TASK DETAILS
Turn the lines below, from the line with "Out of the items" through the line with "Answer: the grassy", both included, into a Markdown table with the columns Number and Line text, numbering each line and leaving out blank lines.

DATA SHOWN

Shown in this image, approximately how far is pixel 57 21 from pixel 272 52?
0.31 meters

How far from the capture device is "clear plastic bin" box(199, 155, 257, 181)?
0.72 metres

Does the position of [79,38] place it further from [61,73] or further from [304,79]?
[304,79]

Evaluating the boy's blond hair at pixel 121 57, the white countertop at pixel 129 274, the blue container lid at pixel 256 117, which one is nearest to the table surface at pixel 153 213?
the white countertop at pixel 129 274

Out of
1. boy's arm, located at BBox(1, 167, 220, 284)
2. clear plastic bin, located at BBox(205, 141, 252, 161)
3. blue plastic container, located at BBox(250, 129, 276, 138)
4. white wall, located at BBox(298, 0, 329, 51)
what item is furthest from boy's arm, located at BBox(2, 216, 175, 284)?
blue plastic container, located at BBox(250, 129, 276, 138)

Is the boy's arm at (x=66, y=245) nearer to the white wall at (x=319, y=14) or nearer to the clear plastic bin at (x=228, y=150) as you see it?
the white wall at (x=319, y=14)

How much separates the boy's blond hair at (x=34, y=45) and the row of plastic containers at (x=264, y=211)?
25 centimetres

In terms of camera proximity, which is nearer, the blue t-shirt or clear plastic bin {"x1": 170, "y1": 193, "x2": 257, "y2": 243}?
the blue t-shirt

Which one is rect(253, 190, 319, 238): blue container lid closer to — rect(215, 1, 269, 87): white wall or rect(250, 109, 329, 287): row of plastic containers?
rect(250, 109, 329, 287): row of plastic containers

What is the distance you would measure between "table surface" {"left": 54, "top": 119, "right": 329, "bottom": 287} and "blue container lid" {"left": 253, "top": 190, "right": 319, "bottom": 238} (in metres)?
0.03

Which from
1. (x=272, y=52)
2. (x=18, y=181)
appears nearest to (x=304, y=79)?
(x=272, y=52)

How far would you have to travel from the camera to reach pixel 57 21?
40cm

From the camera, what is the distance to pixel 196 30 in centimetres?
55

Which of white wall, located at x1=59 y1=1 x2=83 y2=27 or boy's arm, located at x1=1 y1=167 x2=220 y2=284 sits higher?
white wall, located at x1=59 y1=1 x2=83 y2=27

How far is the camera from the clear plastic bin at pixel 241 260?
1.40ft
---
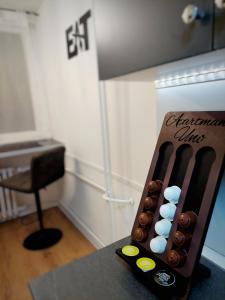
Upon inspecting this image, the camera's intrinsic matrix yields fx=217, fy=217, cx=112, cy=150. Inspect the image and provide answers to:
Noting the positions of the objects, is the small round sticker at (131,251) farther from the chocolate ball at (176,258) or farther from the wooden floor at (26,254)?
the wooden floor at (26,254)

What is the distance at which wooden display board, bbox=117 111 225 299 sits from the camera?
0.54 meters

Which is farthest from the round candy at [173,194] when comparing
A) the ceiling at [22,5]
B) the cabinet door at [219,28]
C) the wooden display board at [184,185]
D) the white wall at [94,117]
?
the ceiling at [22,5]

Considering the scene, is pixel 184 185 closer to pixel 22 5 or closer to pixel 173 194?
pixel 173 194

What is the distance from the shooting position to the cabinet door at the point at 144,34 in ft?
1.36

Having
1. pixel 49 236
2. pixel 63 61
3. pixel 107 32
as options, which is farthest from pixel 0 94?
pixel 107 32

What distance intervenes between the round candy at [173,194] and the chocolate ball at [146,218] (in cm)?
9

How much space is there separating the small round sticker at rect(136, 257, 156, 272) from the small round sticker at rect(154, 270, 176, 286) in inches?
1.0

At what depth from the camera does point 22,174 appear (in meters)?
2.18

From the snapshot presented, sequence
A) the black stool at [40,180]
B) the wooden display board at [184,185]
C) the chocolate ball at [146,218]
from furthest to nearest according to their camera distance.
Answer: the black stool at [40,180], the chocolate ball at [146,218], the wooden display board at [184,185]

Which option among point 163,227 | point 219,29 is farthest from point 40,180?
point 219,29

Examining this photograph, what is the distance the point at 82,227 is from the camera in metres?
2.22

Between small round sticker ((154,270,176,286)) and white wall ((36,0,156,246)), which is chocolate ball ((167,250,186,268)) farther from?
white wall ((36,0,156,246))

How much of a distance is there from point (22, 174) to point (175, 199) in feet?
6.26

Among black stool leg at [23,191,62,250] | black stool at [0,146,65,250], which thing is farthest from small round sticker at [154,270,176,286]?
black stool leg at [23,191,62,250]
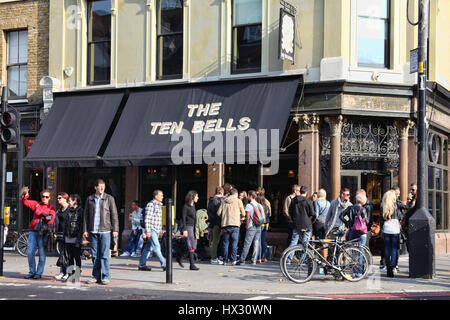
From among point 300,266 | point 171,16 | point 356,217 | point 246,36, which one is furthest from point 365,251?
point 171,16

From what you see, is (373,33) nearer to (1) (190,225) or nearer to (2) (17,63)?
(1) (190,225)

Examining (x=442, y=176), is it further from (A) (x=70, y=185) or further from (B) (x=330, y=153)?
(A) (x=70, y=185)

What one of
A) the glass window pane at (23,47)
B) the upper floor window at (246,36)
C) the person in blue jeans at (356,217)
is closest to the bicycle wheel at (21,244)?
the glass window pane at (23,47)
...
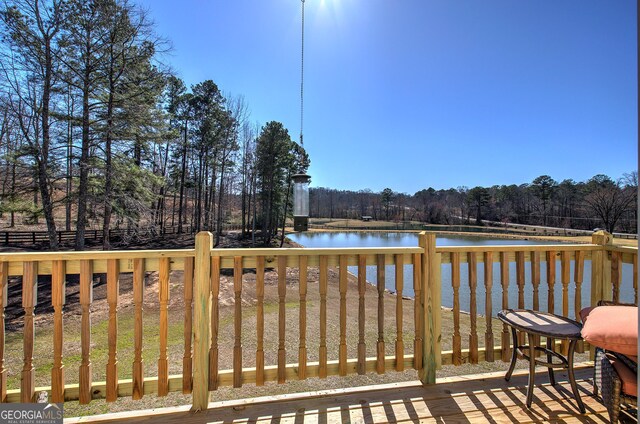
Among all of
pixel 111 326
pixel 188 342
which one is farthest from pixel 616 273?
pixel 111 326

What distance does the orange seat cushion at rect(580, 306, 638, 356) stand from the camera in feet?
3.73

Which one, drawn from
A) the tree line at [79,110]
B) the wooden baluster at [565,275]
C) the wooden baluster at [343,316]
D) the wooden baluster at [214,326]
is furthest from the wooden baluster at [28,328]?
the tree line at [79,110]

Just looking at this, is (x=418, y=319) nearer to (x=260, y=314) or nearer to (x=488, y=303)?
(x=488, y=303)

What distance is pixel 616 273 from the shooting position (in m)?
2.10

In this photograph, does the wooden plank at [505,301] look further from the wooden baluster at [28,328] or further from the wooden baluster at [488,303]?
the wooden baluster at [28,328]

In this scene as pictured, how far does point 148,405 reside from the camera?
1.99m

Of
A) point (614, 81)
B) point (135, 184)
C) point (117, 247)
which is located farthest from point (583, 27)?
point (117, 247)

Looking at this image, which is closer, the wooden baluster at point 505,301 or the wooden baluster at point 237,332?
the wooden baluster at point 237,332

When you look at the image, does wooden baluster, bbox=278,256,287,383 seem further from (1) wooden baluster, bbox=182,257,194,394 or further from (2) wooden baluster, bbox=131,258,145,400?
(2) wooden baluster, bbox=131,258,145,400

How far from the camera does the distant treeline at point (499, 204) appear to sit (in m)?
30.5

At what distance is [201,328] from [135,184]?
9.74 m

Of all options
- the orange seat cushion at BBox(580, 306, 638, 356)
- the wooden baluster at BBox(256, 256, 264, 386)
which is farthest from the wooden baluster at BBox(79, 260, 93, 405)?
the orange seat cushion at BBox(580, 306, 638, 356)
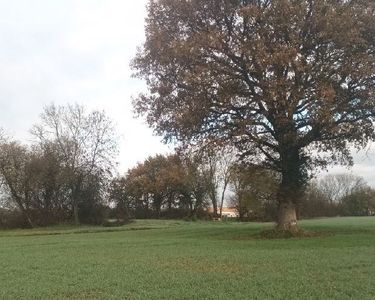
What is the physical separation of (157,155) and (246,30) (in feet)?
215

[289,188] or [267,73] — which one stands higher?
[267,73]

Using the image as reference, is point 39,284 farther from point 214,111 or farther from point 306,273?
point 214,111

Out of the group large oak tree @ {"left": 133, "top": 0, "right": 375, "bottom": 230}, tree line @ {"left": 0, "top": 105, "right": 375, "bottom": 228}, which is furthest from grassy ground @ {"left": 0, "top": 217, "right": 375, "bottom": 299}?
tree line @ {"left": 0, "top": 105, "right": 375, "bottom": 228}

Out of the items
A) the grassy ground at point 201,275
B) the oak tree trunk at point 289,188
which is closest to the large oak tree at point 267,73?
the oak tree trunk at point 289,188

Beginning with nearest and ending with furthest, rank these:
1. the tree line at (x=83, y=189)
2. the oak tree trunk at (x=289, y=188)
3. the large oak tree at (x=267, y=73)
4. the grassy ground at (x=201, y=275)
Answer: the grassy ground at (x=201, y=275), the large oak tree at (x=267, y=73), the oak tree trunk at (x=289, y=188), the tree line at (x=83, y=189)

OUTPUT
| Number | Line text |
|---|---|
| 1 | Out of the items |
| 2 | A) the grassy ground at point 201,275 |
| 3 | B) the oak tree trunk at point 289,188 |
| 4 | which is closest to the large oak tree at point 267,73? |
| 5 | the oak tree trunk at point 289,188 |
| 6 | Beginning with nearest and ending with furthest, rank these: |
| 7 | 1. the tree line at (x=83, y=189) |
| 8 | 2. the oak tree trunk at (x=289, y=188) |
| 9 | 3. the large oak tree at (x=267, y=73) |
| 10 | 4. the grassy ground at (x=201, y=275) |
| 11 | Answer: the grassy ground at (x=201, y=275), the large oak tree at (x=267, y=73), the oak tree trunk at (x=289, y=188), the tree line at (x=83, y=189) |